# HELP with this boys name!!! :)



## ladybugracer (Sep 12, 2007)

I dont know what to name this boy, I have had him for 3 days and cant seem to come up with a name. HELP!!  He is a 9 month old Buckskin Mustang. What does he look like to you??? My 4 year old daughter wants to name him Cowboy, and my husband wants his name to be Krymsun or Cinder. Tell me what ya think!!


----------



## I Love Lane (Dec 11, 2007)

i think he looks like a cowboy so maybe you could call him Tuff (Tuff Hedeman) :lol: :lol:


----------



## kitten_Val (Apr 25, 2007)

Very-very cute! I think Krymsun fits him the best as he's creamy color. Cowboy is something too generic (EVERY barn has a horse named cowboy  ).


----------



## Stepher (Nov 5, 2007)

I vote Krymsun


----------



## Momo (Jan 24, 2008)

I like Krymsun a lot.  Cutie of a horse.


----------



## ladybugracer (Sep 12, 2007)

LOL :lol: Thanks. Any body have any other names you think would fit this guy??


----------



## Sara (Jul 6, 2007)

I think I'm missing the color reference here...I read "Krymsun" to be the same as "Crimson" which is red. Am I misunderstanding?


----------



## Harue (Jan 28, 2008)

My boyfriend and I vote for Cinder. I too thought that Krymsun is red? Cinder blocks are more that color. ;D


----------



## JustDressageIt (Oct 4, 2007)

No idea why, but these popped into my head:

- Comanchi
- Freestyle


----------



## EquiSoup (Dec 20, 2007)

Cinder is my vote, although Tuff is cute too!


----------



## AKPaintLover (May 26, 2007)

Sara said:


> I think I'm missing the color reference here...I read "Krymsun" to be the same as "Crimson" which is red. Am I misunderstanding?

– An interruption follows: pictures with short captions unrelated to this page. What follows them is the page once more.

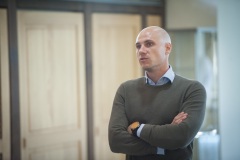 117_©_www_zweischrittweiter_at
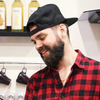 Ilya, 32, Tolyatti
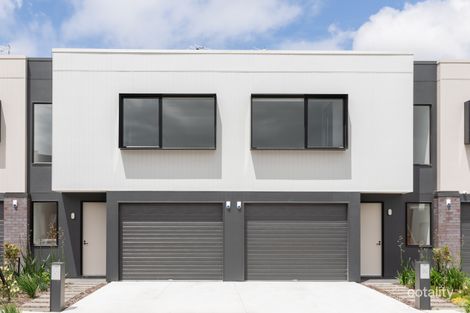 32 Brygee Cl, Sunshine North, VIC 3020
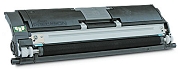 Zamienny toner Xerox Phaser 6115 Czarny (113R00692) PRECISION
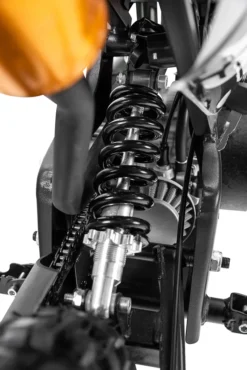 Kinder Mini Enduro Crossbike DELTA 49cc 2 Takt Motorcrossbike Pocketbike Cross (Schwarz) 23 Kinder Mini Enduro Crossbike DELTA 49cc 2 Takt Motorcrossbike Pocketbike Cross (Schwarz) -Duswagen Verkaufe 2eeccbda77d3dc011314297fe85e9682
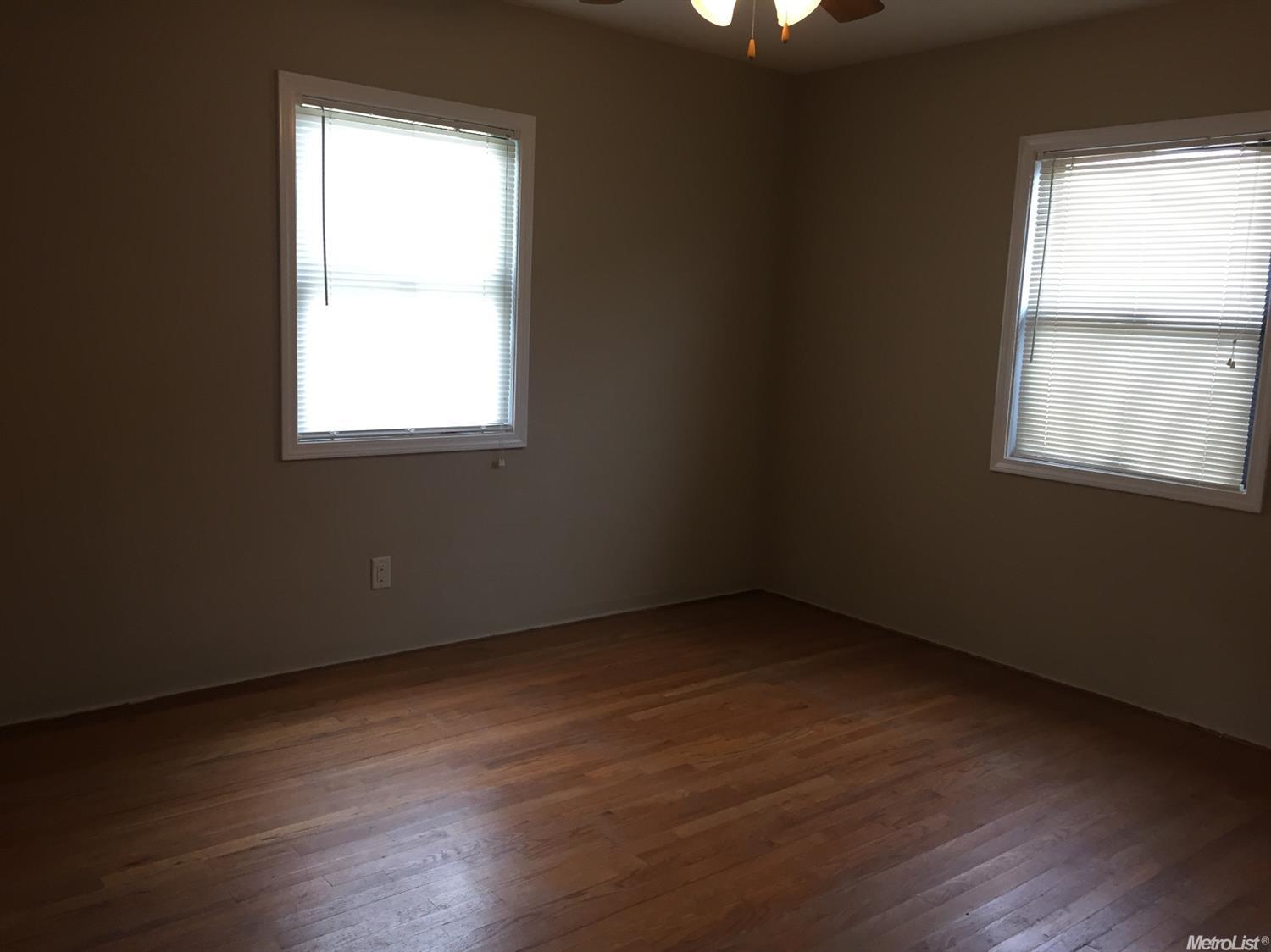 426 S Lee Ave, Lodi, CA 95240 photo 9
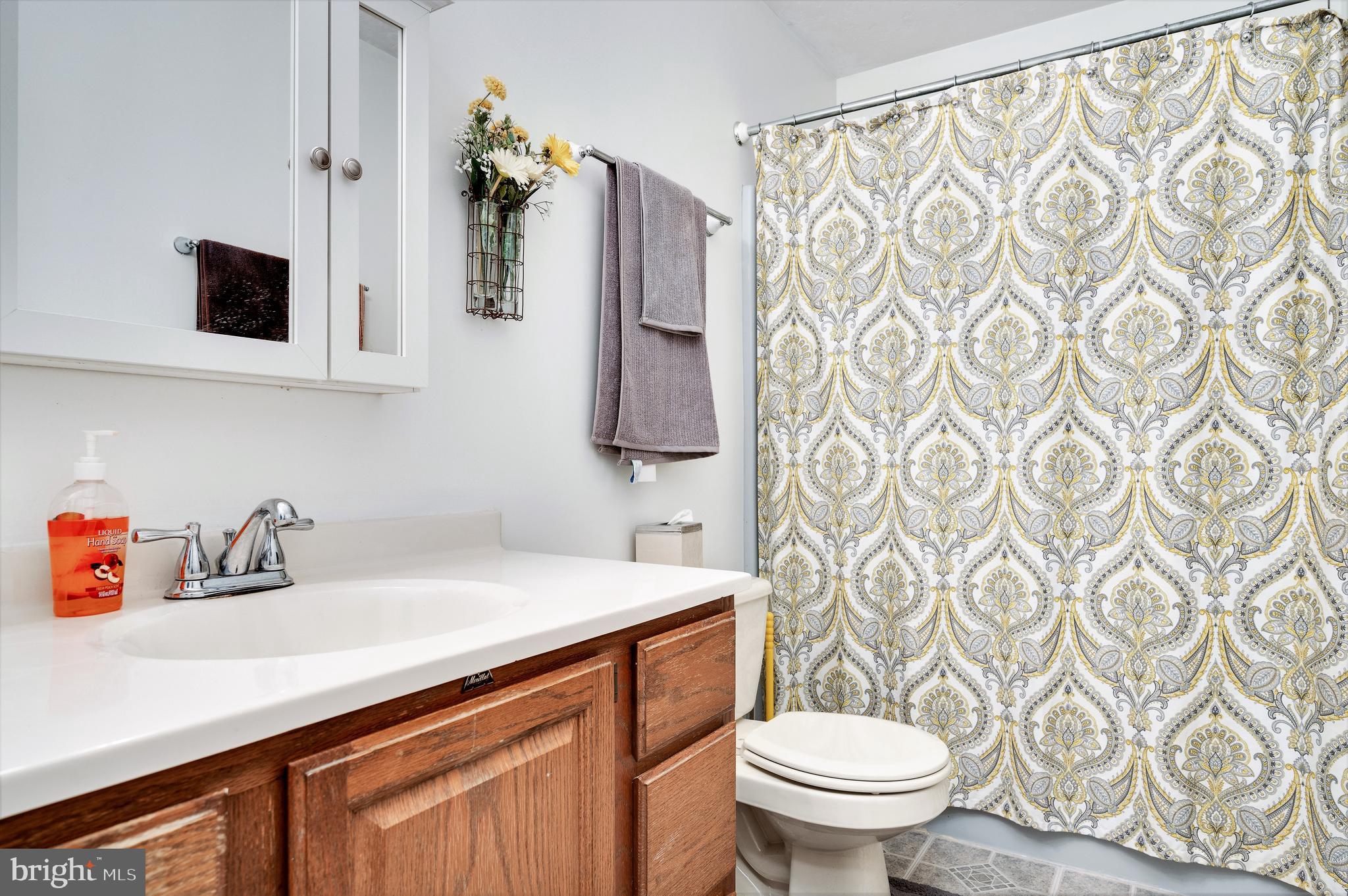1354 Grandview Road Hanover, PA 17331 - Photo 18 of 24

I thought this too, so I did not find it as fitting. In which case, Cinder is cute...course I would end up calling him Cindy, which is girly . But I call my stallion Dez, Dezzie sometimes, which is girlie 

So basically, I was not much help - sorry  I will think on it.


----------



## BluMagic (Sep 23, 2007)

Speaking of Tuff, I like the name Tuffy for a boy lol


----------



## I Love Lane (Dec 11, 2007)

BluMagic said:


> Speaking of Tuff, I like the name Tuffy for a boy lol


I cant laugh at Tuffy cause i named my son Lane


----------



## koomy56 (Jan 19, 2008)

I think he looks like a Rio.


----------



## TheStables (Dec 29, 2007)

My vote is for Tuff


----------



## ladybugracer (Sep 12, 2007)

I have NEVER had such a hard time naming a horse. :? Thank you all.


----------



## Sara (Jul 6, 2007)

I like Cinder, of the one's you mentioned. Or maybe Ash


----------



## ahearn (Jul 10, 2007)

I love the name Ash.... when I think of Cinder, I think black. Isn't it funny that everyone thinks differently!


----------



## tim (Dec 31, 2007)

I like 'Dukey'


----------



## jazzyrider (Sep 16, 2007)

he looks like a 'bandit' to me lol dont know why but thats the name that came to mind when i looked at him


----------



## Cheval (Jan 1, 2008)

I like Bandit and Tuff...he sure is adorable, though!


----------



## BluMagic (Sep 23, 2007)

lol Ford or Fjord :-D


----------



## sarahsboergoats (Dec 29, 2007)

How about Bucky Covington...For after all, he's a buckskin!
:lol: -Sarah


----------